MS (Data Science) Part Time
Quaid-i-Azam University is keen to serve the community and is providing an opportunity to those who are working in the related fields and may not be able to attend a full time post graduate programme. Classes will be held in the evening after 5pm. By getting admission in the programme applicants will not only improve their qualifications but will be equipped with the latest knowledge and techniques in the field of information studies
Programme Objectives
The main objectives of the programme are to enable students to:
- Analyze and solve problems related to data for local and international markets
- Effectively use appropriate techniques and tools used in data science
- Learn state of the art technologies associated with data science
- Pursue a PhD degree in data science or associated disciplines
Admissions Requirements
The minimum requirements for admission are:
- BS or MSc (16 years of education) in computing related disciplines OR
- BS or MSc (16 years of education) in non-computing disciplines having studied at least two mathematics related courses and one statistics related course in their terminal degree. Such students must pass non-credit deficiency courses of “Problem Solving and programming”, “Data Structures”, and “Database Systems”. These courses may be exempted, if the applicant has already studied them in his or her terminal degree.
- Must pass test and interview arranged by the department
Programme Structure
MS programme consists of 30 credit hours. Each course is of 3 credit hours and there are 2 compulsory courses and a number of optional courses.
MS (Data Science) programme with 2 options:
- 24 credit hours for the course work and 6 credit hours for project/thesis
- 30 credit hours for the course work
DSC-605: Programming for Data Science
Problem solving for data science, programming constructs, data structures (lists, sets, tuples, dictionaries), working with different types of data (tabular, semi-structured, unstructured), data wrangling (understanding data, transforming and structuring data, data cleaning, data enrichment, data validation), introduction to data analytics, data visualization basics.

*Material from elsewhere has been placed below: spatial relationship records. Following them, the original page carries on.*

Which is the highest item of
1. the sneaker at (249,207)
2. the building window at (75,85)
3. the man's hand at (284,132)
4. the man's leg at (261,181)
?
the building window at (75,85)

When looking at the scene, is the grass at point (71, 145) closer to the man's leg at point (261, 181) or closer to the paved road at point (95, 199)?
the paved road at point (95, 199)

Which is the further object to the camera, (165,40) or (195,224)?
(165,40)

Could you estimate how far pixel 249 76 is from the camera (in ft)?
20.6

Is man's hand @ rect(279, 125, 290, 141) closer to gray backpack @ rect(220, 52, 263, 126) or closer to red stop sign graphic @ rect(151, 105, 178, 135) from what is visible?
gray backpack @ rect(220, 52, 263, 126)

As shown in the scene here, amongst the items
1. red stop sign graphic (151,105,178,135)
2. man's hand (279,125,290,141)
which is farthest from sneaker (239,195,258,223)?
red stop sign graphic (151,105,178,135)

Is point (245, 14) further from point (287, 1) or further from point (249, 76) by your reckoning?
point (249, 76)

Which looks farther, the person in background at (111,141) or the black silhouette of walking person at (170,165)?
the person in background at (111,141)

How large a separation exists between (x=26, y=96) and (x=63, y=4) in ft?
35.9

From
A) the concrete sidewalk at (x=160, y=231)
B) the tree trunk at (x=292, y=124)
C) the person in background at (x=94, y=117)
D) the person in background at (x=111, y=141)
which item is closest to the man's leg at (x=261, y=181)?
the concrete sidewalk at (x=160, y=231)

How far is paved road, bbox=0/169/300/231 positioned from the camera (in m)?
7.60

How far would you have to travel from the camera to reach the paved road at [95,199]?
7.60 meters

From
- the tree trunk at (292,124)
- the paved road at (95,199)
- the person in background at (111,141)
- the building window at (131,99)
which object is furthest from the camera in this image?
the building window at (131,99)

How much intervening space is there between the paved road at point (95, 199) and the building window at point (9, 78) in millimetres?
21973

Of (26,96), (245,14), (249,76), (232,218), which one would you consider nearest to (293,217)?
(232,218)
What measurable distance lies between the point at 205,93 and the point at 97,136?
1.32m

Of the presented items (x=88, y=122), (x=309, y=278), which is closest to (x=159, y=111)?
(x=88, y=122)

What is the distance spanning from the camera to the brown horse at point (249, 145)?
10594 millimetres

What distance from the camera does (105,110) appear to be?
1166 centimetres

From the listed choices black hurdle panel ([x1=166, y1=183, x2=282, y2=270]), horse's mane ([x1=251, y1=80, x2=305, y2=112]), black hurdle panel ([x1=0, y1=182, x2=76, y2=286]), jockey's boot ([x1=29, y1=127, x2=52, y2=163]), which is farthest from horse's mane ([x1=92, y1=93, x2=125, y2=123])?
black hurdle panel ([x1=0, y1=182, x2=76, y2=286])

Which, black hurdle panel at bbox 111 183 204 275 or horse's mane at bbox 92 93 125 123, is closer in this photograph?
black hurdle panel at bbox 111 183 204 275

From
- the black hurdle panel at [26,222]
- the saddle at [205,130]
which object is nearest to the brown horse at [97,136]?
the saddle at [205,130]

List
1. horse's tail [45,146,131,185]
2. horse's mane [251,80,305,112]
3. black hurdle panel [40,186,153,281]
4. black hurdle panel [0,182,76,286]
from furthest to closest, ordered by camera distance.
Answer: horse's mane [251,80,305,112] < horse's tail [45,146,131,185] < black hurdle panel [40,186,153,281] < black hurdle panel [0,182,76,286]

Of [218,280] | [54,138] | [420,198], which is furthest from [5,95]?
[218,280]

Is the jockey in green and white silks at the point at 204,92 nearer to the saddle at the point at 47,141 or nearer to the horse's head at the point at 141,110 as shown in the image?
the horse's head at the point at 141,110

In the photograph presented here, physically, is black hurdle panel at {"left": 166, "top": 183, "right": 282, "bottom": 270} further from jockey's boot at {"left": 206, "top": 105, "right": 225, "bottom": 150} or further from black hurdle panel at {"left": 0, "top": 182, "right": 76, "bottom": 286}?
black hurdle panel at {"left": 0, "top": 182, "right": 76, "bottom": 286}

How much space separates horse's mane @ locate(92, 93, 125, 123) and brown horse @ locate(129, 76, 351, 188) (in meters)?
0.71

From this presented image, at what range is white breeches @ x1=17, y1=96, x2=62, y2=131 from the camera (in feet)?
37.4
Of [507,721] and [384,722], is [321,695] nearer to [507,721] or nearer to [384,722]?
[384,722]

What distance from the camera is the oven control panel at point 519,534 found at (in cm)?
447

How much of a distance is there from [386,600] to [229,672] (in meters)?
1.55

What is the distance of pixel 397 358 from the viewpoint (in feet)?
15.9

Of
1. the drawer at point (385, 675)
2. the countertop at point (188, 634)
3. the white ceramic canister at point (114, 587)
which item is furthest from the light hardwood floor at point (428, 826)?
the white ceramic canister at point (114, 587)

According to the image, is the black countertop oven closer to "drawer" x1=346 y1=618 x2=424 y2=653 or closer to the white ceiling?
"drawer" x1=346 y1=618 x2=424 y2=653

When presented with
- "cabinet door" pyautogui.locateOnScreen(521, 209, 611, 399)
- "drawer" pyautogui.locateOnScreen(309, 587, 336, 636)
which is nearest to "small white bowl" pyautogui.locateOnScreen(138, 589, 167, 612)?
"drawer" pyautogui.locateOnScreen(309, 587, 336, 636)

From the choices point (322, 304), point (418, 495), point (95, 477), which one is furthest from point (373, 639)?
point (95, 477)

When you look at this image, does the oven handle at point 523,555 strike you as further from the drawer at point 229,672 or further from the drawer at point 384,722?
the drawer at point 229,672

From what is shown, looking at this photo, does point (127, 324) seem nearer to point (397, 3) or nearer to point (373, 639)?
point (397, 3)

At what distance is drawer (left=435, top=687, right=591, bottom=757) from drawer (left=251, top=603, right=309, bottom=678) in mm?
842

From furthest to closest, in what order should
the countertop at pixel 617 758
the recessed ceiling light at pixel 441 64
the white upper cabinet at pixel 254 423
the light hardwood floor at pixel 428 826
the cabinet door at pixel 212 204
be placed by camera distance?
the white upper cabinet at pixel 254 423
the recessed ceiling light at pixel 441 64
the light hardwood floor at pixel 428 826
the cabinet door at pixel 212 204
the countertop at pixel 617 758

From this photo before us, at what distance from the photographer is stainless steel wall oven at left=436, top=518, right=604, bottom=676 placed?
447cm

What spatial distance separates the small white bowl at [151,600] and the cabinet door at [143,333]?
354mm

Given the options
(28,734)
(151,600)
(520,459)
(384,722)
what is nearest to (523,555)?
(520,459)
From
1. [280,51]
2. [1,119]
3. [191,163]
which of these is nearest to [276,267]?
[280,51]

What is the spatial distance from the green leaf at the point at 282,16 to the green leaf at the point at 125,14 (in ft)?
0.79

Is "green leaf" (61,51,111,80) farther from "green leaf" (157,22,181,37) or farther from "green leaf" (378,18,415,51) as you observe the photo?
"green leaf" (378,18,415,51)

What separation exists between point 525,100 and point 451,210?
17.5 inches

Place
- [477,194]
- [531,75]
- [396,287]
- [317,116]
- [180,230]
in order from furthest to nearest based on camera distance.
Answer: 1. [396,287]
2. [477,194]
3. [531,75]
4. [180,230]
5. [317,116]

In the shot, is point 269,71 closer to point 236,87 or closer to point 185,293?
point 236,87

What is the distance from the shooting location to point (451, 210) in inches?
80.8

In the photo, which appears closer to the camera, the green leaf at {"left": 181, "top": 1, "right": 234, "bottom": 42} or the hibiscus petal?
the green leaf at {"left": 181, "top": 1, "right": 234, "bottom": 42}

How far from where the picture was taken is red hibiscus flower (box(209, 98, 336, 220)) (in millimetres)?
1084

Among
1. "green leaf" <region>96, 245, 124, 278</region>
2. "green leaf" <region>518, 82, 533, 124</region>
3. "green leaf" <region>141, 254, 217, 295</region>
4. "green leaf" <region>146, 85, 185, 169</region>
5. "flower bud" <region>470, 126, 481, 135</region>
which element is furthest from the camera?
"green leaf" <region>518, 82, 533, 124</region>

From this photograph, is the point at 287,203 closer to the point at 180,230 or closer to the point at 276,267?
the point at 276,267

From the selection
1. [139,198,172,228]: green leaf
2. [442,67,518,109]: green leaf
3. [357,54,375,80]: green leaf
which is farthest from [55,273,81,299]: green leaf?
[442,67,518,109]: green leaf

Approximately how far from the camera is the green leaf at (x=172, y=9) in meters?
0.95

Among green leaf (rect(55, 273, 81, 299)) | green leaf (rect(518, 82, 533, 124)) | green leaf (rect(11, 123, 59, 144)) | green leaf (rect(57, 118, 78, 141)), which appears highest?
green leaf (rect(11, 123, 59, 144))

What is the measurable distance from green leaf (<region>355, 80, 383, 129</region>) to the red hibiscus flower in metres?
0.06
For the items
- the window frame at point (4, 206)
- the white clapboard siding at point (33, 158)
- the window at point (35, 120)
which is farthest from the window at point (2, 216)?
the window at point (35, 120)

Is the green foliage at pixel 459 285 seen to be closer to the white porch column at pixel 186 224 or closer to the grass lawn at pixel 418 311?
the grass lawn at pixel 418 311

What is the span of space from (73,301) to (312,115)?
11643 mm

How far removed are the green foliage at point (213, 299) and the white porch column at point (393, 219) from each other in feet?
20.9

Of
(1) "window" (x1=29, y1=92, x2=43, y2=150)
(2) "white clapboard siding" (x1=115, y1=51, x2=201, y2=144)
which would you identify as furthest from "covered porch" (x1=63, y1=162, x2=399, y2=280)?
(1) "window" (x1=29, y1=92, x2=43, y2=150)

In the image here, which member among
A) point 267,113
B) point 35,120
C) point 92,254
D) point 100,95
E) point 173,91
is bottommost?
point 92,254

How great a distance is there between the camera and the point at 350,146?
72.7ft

DSC-606: Probability and Statistics for Data Science
Probability spaces, random variables, multivariate random variables, expectation, convergence, statistical models, estimation, hypothesis testing, Bayesian methods, linear regression, logistic regression, applications of probability and statistics in data science, applied data science case-studies.
Elective Courses
DSC-632: Advanced Web Development
Essentials of web development; JavaScript: basic concepts, synchronous and asynchronous programming, event loop, callback hells and promises; Server Side Scripting: Introduction, Backend architecture, REPL (Read-Eval-Print-Loop), server-side modules, synchronous and asynchronous CRUD (Create, Read, Update, Delete) operations; Data Handling; API Development: RESTful APIs, GraphQL, API testing; Middleware; Template engines; Databases: connecting backend with databases; Front-end Frameworks; Styling in frontend frameworks; State management; Frontend API access; Frontend state management
DSC-653: Natural Language Processing
Introduction to natural language processing, applications of NLP, regular expressions, regular expressions in NLP, text normalization, language modeling with n-grams, Naïve bayes classification and sentiment, POS tagging and HMM, Viterbi algorithm, CFGs and PCFGs, semantic analysis, text classification and evaluation, topic modeling, opinion mining, information extraction, named entity recognition, information retrieval, word sense disambiguation, question answering, dialog systems, Coreference resolution, text summarization, text alignment, language translation, latent semantic indexing, dimensionality reduction.
DSC-660: Research Methods
Overview of computer science sub-areas, Introduction to research methods. The objectives and dimensions of research. Tools of research. Key research areas of interest. The research problems: Finding a problem, stating the problem, identifying sub-problems. Review of related literature: Survey paper presentation. Planning the research project. The scientific method, Research planning, Data analysis and Statistical Methods. Conducting research in computer science. Proposal presentation. Research methodology: Quantitative and qualitative approach
DSC-665: Cloud Computing
Introduction to Cloud Computing; Virtualization; Cloud Stack; Infrastructure as a Service (IaaS); Platform as a Service (PaaS); Software as a Service (SaaS); Cloud Computing Platforms; Distributed Storage Systems; Parallel Programming in the Cloud; Mobile Cloud Computing; Cloudlets; Commercial Cloud Computing Platforms;
DSC-672: e-Government
Introduction to the Course; Overview of trends driving the development of Government/Non-Profit web Site and Analysis; Citizen Centric Web Design; Overview of Key of e-government Practices and applications: Citizen to Government, Business to Government, Government to Government; Policy Issues in e-government: Public Access & Government Transparency, Privacy and Security Issues; IT Management for Governments and Non-profits.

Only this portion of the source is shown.